═══ Data ═══

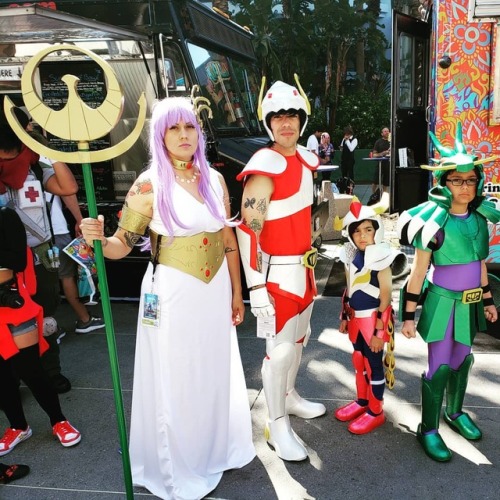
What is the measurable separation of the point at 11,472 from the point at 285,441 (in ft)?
4.65

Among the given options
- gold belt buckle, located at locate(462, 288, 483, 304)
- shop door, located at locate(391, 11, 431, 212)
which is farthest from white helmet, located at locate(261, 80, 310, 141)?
shop door, located at locate(391, 11, 431, 212)

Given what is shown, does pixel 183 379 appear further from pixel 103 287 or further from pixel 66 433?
pixel 66 433

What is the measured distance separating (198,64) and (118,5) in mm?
867

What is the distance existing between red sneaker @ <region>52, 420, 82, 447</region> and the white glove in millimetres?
1329

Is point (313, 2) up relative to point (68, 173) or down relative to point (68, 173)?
up

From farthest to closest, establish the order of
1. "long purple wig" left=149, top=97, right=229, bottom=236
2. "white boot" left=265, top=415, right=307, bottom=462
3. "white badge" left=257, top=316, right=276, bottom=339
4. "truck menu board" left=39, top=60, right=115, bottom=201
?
1. "truck menu board" left=39, top=60, right=115, bottom=201
2. "white boot" left=265, top=415, right=307, bottom=462
3. "white badge" left=257, top=316, right=276, bottom=339
4. "long purple wig" left=149, top=97, right=229, bottom=236

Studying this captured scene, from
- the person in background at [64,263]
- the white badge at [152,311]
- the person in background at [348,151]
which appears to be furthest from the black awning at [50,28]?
the person in background at [348,151]

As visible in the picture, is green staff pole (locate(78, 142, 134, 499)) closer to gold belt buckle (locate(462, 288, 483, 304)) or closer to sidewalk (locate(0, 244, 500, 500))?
sidewalk (locate(0, 244, 500, 500))

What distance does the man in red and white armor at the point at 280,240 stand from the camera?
8.96 feet

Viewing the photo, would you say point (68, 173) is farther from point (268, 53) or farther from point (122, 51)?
point (268, 53)

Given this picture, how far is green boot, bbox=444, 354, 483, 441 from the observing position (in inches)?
113

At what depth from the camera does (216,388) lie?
2.66 metres

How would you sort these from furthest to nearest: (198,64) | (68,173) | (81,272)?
(198,64)
(81,272)
(68,173)

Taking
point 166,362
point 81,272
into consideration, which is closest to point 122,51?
point 81,272
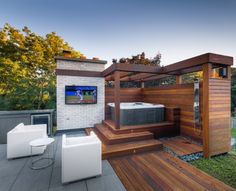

═══

→ Task goal: Find every line in the items above that contains the word "belt", and copy each of those lines in full.

→ Result:
- gold belt buckle, located at locate(462, 288, 483, 304)
As visible in the picture, is green staff pole (locate(78, 142, 134, 499)) closer to gold belt buckle (locate(462, 288, 483, 304)) or closer to sidewalk (locate(0, 244, 500, 500))?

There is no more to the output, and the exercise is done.